Berjon J J, Munuera L, Calvo M
Department of Traumatology and Orthopedic Surgery, Ramon y Cajal Hospital, Madrid, Spain.
Skeletal Radiol. 1990;19(8):567-74. doi: 10.1007/BF00241278.
Meniscal repair was studied to evaluate the mechanism and its potential protective effects on the articular cartilage in an experimental model consisting of 68 knees of adult dogs on which five different types of medial meniscectomy were performed. The results were assessed by macroscopic, microangiographic, and histological methods, after a sequential follow-up period of 10-450 days. Two different mechanisms of meniscal repair were observed, depending on whether meniscal section had been performed in vascular (total meniscectomy) or avascular (subtotal or partial meniscectomy) zones. It was also observed that the repaired meniscal tissue does not prevent articular cartilage degeneration. This is more closely related to the size of the meniscal fragment preserved at meniscectomy. Due to the biomechanical importance of the meniscus and the lack of functional relevance of the repaired meniscal tissue, the most conservative approach possible to meniscectomy is recommended.

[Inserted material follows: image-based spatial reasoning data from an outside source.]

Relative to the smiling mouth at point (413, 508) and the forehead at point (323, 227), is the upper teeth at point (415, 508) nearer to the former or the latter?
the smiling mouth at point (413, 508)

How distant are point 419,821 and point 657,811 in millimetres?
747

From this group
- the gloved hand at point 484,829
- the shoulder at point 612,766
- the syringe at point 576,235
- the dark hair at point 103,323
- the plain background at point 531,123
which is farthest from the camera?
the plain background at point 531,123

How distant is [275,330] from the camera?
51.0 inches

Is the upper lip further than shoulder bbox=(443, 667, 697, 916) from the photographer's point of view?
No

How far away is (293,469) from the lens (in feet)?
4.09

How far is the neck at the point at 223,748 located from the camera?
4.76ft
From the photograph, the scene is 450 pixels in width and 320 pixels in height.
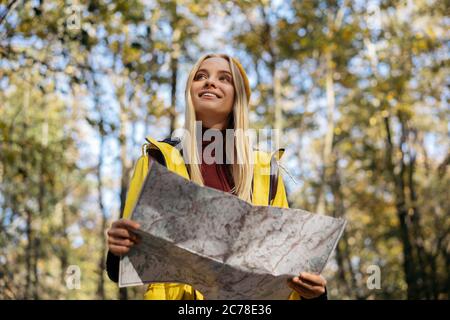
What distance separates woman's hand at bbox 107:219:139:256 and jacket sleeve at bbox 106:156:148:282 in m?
0.15

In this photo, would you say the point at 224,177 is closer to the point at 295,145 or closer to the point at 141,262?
the point at 141,262

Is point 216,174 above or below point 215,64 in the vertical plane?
below

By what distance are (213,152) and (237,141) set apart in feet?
0.32

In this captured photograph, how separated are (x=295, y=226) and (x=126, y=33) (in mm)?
9222

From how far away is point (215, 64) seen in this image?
7.58 ft

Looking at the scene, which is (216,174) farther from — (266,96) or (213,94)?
(266,96)

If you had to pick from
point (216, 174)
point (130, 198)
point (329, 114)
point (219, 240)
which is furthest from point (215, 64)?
point (329, 114)

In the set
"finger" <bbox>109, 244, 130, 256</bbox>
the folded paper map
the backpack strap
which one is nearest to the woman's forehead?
the backpack strap

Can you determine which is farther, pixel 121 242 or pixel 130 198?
pixel 130 198

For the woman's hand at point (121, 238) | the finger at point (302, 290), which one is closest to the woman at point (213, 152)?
the finger at point (302, 290)

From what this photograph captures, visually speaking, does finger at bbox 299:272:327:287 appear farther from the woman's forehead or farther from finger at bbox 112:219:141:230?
the woman's forehead

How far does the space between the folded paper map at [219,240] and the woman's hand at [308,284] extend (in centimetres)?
2

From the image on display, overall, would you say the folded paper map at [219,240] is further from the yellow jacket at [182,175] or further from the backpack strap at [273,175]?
the backpack strap at [273,175]
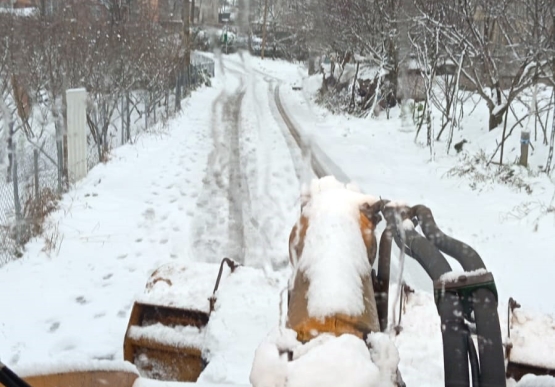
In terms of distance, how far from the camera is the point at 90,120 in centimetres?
1481

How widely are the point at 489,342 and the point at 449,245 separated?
38cm

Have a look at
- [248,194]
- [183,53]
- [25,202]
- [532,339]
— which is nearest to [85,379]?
[532,339]

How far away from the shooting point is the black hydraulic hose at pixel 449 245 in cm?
138

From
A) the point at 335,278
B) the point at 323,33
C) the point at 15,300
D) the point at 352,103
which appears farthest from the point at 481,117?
the point at 335,278

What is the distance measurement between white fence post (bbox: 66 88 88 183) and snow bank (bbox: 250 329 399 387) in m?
9.67

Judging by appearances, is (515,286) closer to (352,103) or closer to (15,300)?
(15,300)

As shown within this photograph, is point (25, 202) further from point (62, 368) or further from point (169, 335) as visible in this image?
point (62, 368)

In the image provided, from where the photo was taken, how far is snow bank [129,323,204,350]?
9.37 ft

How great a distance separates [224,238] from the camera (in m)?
7.56

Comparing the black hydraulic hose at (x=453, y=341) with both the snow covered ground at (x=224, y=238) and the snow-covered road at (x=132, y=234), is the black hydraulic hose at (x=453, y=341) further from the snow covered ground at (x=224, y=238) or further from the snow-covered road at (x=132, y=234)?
the snow-covered road at (x=132, y=234)

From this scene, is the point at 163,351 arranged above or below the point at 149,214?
above

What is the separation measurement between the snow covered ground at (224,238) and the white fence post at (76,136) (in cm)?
31

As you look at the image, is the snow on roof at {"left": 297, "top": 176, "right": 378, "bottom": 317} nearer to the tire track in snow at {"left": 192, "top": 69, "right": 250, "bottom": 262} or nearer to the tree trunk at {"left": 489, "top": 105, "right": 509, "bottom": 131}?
the tire track in snow at {"left": 192, "top": 69, "right": 250, "bottom": 262}

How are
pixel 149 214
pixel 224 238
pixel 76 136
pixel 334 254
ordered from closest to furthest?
pixel 334 254, pixel 224 238, pixel 149 214, pixel 76 136
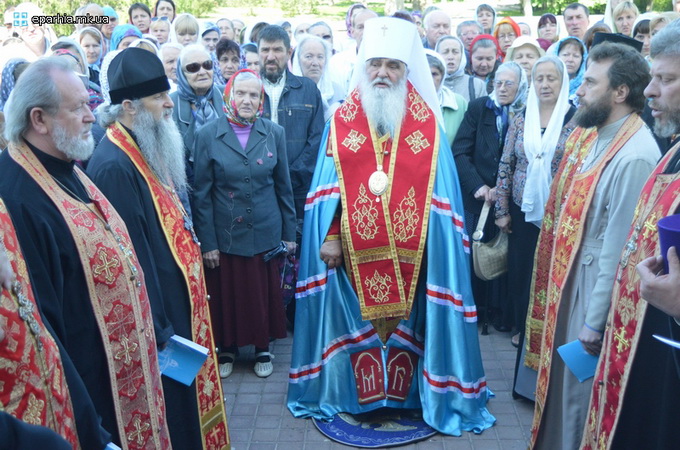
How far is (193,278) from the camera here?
3.68 meters

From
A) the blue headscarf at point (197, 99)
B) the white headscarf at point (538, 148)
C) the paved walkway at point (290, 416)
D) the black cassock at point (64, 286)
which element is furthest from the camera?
the blue headscarf at point (197, 99)

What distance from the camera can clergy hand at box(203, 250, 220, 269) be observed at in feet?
16.5

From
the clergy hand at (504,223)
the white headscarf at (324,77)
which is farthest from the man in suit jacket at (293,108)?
the clergy hand at (504,223)

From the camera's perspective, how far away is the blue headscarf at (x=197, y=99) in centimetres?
542

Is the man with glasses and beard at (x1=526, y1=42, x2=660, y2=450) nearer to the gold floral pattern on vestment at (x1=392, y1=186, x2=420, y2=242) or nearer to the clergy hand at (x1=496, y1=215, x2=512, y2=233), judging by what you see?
the gold floral pattern on vestment at (x1=392, y1=186, x2=420, y2=242)

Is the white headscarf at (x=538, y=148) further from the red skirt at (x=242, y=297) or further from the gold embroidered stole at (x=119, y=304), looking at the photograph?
the gold embroidered stole at (x=119, y=304)

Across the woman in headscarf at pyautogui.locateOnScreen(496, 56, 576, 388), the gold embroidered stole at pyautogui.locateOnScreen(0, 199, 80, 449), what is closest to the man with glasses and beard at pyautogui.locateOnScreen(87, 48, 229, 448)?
the gold embroidered stole at pyautogui.locateOnScreen(0, 199, 80, 449)

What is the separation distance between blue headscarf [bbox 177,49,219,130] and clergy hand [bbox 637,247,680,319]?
3869mm

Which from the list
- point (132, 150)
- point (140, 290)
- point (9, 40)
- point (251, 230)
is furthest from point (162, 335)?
point (9, 40)

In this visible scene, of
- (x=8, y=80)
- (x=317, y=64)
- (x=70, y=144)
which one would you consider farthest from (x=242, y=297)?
→ (x=317, y=64)

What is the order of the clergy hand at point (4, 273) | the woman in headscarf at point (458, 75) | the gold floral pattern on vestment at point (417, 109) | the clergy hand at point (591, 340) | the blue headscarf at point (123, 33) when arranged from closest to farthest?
the clergy hand at point (4, 273)
the clergy hand at point (591, 340)
the gold floral pattern on vestment at point (417, 109)
the woman in headscarf at point (458, 75)
the blue headscarf at point (123, 33)

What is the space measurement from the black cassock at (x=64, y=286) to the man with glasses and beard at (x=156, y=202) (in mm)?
465

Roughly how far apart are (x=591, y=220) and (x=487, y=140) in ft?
7.38

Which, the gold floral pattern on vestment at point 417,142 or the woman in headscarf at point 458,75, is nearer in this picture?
the gold floral pattern on vestment at point 417,142
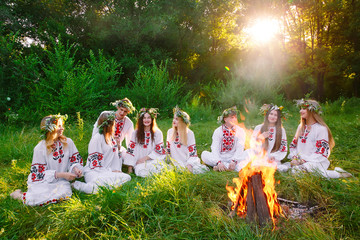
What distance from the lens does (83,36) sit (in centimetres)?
1634

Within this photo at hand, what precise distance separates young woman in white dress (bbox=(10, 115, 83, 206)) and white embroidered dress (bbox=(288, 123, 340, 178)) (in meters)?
4.19

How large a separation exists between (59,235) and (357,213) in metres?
3.53

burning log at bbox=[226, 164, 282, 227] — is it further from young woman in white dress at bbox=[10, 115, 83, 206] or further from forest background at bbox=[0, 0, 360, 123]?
forest background at bbox=[0, 0, 360, 123]

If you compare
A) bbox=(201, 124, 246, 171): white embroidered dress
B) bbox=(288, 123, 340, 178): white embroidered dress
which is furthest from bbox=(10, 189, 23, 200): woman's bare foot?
bbox=(288, 123, 340, 178): white embroidered dress

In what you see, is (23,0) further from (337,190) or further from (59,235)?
(337,190)

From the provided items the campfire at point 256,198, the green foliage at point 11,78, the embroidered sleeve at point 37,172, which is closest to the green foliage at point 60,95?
the green foliage at point 11,78

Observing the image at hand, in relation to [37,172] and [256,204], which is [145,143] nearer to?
[37,172]

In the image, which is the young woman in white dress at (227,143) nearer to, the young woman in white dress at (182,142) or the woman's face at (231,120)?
the woman's face at (231,120)

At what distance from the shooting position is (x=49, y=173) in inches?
150

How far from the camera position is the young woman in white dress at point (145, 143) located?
5.18 meters

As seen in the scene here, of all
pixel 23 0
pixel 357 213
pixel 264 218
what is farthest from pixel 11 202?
pixel 23 0

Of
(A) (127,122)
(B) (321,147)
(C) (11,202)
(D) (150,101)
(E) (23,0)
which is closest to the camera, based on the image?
(C) (11,202)

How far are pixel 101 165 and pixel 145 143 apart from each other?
1.11m

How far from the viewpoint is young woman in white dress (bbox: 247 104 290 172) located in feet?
16.9
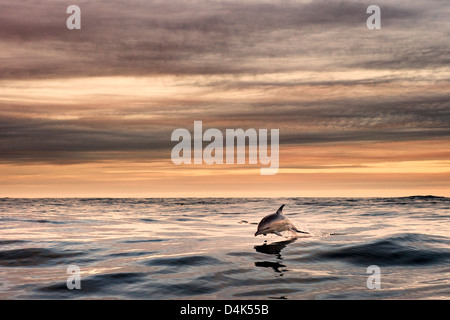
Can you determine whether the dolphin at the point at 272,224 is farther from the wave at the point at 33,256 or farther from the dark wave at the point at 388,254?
the wave at the point at 33,256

在一个由68只成年犬膝关节组成的实验模型中,对半月板修复进行了研究,该模型进行了五种不同类型的内侧半月板切除术,以评估其机制及其对关节软骨的潜在保护作用。在10 - 450天的连续随访期后,通过宏观、微血管造影和组织学方法评估结果。观察到两种不同的半月板修复机制,这取决于半月板切除术是在血管区(全半月板切除术)还是无血管区(次全或部分半月板切除术)进行。还观察到修复的半月板组织并不能防止关节软骨退变。这与半月板切除术中保留的半月板碎片大小关系更为密切。由于半月板的生物力学重要性以及修复的半月板组织缺乏功能相关性,建议对半月板切除术采用尽可能保守的方法。